Two shows and some reworked work

 I'm proud to be part of  City Life, Captured, Scene and Unseen curated by Lori Horowitz and Kathleen Migliori-Newton, now on view on the New York Artists Circle website. 

And mark your calendars; you're invited to an online Zoom Event Monday, February 6 at 7 PM, EST    Here's the link; City Life Zoom Event .

I also have two pieces in a show titled Hope out of the Darkness at the Belksie Museum in Closter, New Jersey. I'll be posting more about that next week.

This week I took a few half done drawings out of the flat file and gave them a second look.  I had put them away in boredom--I'd been looking at them for too long and nothing was happening. I don't know if absence made my heart grow fonder, but I looked and thought there might be hope for them.


I I liked the blue floor and the three arches but they were very beige, so I added a lot of Indian Yellow and Yellow Ocher and livened it up.  The photograph is lightning over south Hero VT by my brother, Rob, so it's part of the Saint Barbara project.  I'll probably add a dancing Barbara.
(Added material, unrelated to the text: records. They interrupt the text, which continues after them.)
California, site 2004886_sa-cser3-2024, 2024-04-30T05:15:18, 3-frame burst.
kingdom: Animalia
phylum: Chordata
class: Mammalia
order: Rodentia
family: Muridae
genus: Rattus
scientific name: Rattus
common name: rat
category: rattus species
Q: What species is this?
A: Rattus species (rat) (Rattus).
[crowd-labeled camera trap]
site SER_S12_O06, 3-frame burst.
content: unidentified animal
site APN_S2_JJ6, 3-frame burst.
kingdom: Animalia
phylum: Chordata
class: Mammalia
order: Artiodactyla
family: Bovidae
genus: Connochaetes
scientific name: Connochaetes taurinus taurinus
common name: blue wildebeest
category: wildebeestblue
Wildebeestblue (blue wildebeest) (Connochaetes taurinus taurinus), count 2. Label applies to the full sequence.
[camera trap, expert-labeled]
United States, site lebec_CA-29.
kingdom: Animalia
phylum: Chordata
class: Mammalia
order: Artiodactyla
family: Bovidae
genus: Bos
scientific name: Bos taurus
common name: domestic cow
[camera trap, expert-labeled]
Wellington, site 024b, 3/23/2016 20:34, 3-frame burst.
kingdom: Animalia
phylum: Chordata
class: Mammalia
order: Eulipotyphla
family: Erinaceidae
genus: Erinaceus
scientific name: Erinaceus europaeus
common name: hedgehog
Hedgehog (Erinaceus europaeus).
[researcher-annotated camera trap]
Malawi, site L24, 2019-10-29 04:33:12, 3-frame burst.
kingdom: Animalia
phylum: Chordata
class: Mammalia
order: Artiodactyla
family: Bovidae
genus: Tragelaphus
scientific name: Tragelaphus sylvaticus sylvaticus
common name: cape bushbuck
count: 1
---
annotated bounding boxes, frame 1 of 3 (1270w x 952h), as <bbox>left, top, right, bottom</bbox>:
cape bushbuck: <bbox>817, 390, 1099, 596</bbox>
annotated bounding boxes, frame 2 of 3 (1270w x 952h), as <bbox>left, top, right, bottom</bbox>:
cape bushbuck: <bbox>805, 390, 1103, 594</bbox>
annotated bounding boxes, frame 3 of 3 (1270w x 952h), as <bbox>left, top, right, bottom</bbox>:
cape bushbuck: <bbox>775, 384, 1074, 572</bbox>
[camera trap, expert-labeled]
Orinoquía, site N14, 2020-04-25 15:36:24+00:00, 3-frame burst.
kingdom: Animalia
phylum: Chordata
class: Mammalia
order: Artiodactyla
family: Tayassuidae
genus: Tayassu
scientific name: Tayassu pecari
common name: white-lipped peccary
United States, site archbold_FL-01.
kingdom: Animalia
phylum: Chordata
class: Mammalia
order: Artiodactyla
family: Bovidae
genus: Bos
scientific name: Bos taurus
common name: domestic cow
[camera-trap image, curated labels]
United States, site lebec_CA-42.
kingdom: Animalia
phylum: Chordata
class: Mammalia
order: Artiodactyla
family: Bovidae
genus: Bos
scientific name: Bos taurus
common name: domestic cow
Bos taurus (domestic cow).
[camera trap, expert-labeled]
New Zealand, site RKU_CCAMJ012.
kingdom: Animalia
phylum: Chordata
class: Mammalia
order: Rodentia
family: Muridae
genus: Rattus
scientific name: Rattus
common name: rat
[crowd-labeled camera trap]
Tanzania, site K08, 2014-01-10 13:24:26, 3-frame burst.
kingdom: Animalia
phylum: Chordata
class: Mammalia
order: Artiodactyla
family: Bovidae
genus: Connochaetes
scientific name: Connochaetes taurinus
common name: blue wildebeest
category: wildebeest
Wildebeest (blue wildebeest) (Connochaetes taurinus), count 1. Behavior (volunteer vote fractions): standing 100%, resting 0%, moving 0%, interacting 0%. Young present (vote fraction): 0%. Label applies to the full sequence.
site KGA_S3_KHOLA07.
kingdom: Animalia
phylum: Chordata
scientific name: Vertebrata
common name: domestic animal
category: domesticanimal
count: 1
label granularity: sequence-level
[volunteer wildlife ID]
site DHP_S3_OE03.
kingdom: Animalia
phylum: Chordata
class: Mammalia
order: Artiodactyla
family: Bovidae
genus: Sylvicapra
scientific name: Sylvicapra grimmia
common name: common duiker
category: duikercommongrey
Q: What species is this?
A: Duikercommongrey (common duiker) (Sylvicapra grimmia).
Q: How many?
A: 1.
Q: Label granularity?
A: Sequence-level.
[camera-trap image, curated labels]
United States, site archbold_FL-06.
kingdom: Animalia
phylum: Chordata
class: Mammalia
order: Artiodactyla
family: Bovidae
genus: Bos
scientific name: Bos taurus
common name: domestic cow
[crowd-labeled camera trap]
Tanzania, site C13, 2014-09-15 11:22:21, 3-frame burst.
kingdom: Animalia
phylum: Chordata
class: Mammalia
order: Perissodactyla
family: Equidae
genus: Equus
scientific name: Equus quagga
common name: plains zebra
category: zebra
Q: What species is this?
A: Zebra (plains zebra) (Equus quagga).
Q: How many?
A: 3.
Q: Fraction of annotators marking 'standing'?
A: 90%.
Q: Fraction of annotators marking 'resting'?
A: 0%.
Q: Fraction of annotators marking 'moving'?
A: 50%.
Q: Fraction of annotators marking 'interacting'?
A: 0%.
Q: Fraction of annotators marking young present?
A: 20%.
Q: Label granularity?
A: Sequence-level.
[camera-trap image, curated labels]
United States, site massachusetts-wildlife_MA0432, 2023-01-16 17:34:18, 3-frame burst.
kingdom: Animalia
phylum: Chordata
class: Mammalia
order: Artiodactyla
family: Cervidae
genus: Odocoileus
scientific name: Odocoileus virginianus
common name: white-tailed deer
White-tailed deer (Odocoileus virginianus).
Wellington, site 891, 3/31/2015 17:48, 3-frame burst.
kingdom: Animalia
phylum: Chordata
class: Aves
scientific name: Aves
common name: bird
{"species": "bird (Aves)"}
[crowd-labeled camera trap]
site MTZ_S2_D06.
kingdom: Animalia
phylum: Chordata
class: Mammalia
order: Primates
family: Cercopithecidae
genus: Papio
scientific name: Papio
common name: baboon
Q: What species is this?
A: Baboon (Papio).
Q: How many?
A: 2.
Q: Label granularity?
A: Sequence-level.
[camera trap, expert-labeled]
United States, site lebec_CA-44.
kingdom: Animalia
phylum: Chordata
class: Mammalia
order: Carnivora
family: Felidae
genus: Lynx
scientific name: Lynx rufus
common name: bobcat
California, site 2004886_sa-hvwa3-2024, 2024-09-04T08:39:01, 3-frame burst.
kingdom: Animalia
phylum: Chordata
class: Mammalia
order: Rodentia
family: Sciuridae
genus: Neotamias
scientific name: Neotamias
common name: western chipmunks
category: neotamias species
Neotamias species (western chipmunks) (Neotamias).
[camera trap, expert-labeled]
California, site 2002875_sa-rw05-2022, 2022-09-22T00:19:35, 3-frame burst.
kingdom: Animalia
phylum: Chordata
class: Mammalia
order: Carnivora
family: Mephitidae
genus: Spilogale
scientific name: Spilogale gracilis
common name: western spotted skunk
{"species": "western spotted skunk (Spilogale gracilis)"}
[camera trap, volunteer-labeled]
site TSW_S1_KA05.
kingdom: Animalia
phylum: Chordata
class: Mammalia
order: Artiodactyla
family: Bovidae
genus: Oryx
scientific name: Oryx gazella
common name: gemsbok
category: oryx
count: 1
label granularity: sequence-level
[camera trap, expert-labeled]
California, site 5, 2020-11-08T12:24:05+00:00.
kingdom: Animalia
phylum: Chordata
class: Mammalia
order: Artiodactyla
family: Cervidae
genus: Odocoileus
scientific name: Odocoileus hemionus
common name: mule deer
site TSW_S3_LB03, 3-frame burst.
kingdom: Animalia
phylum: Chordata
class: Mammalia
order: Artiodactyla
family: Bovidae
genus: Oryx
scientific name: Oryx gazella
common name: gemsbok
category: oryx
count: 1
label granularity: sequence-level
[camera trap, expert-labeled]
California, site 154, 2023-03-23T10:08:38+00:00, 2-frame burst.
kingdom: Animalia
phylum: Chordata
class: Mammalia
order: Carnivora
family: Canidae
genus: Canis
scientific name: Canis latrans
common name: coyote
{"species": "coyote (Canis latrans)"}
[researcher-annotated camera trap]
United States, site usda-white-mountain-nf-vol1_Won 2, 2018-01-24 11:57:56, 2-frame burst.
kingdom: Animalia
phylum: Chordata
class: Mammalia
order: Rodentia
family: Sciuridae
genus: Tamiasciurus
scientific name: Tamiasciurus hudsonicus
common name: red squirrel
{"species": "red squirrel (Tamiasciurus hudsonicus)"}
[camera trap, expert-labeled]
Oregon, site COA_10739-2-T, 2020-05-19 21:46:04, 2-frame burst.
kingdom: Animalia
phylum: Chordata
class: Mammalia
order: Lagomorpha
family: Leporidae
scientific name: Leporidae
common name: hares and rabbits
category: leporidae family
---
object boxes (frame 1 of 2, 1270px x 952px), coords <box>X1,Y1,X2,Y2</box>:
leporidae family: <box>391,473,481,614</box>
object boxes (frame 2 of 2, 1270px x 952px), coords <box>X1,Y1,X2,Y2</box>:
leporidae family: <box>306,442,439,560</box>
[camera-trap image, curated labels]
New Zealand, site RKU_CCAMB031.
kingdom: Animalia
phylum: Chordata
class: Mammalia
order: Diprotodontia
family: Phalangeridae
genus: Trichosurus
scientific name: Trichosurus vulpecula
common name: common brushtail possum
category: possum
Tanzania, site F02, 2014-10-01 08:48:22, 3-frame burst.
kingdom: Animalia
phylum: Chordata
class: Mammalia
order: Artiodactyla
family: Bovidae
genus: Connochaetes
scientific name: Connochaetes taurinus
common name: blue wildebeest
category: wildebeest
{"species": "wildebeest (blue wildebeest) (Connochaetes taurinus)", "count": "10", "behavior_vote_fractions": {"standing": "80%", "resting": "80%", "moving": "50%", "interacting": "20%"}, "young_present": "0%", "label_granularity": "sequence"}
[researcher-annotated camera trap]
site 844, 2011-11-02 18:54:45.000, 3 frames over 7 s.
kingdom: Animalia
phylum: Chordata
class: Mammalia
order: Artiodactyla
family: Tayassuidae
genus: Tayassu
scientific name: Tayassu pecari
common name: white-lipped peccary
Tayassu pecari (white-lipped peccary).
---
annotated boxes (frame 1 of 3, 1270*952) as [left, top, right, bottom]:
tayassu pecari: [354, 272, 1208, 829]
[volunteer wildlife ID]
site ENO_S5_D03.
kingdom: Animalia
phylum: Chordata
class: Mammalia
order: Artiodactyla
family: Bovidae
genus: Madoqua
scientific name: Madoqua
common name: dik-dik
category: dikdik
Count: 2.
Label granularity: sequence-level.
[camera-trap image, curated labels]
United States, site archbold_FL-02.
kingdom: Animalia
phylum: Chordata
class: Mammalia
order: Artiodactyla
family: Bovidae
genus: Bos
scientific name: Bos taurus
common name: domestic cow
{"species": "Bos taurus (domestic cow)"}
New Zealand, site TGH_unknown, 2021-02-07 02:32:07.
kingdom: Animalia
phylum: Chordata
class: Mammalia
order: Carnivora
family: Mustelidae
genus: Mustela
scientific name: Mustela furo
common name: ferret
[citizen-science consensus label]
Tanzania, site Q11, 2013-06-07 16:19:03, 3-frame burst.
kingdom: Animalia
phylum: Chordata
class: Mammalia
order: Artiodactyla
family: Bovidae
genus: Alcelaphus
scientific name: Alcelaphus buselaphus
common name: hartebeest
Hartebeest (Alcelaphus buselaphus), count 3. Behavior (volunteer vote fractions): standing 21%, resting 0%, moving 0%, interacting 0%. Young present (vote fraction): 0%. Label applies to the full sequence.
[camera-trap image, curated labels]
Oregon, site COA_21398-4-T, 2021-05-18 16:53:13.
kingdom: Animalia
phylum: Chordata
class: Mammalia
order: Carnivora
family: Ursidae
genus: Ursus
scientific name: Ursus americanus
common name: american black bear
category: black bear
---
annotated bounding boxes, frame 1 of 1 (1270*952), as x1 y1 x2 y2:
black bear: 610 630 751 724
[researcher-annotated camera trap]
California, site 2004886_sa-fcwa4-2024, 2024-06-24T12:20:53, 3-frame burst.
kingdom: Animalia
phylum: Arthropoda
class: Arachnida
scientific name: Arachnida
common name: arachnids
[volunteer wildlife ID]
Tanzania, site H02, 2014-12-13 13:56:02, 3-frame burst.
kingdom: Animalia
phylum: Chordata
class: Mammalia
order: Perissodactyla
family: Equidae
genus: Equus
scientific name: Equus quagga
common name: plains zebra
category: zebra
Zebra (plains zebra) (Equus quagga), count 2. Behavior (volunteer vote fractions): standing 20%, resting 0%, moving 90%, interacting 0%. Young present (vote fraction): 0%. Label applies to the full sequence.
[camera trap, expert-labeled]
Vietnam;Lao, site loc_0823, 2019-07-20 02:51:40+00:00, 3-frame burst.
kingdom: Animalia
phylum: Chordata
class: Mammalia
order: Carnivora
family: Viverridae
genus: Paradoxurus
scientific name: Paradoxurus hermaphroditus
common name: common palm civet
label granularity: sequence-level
I've been thinking about Saint Barbara.  I don't know if I've told this story but if you've heard it just humor me.  I have always remembered the painting of the Martyrdom of Saint Barbara as living in the room at the top of the great stair case at the Met.  You walk in and it's right on the right, at least twenty feet wide and ten feel tall. But I went to visit it last spring and it wasn't there!  I asked the dour elderly guard,

 "Where have they taken Saint Barbara? He looked blank.  

"You know, where her father is about to cut off her head?"

"Look in the room down the hall to your left--that room's full of folks getting their heads cut off."  I gave him another look and he kind of winked at me.

I was shocked to see that the Martyrdom of Saint Barbara is only about four by four.  Had I blown it up in my memory? How could I have been so wrong?  I'd better not ever be a witness in a murder trial.

I've been searching for images of Barbara and her Dad and I'll never draw the awful moment. I like to wonder what could have happened if they had talked things over. What if he had said, "Well, Honey, I don't get it but I love you and I've raised you to be a pretty smart cookie so if you think this new religion is for you well, who am I to say nay?"  But of course then she wouldn't be a saint, so, maybe I shouldn't try to re-write history. Here's my picture of their imaginary nice chat.


I also went back to my Red Pagodas which I had thought was just too, I don't know, just not what I was after.  But I kept at it and I'm still not convinced it's my best ever but I won't throw it away. Maybe it needs more green.


I'm glad I took a break from these pieces and I'm glad I went back to them.  Remember what that famous painter, Winston Churchill said, Never Give Up.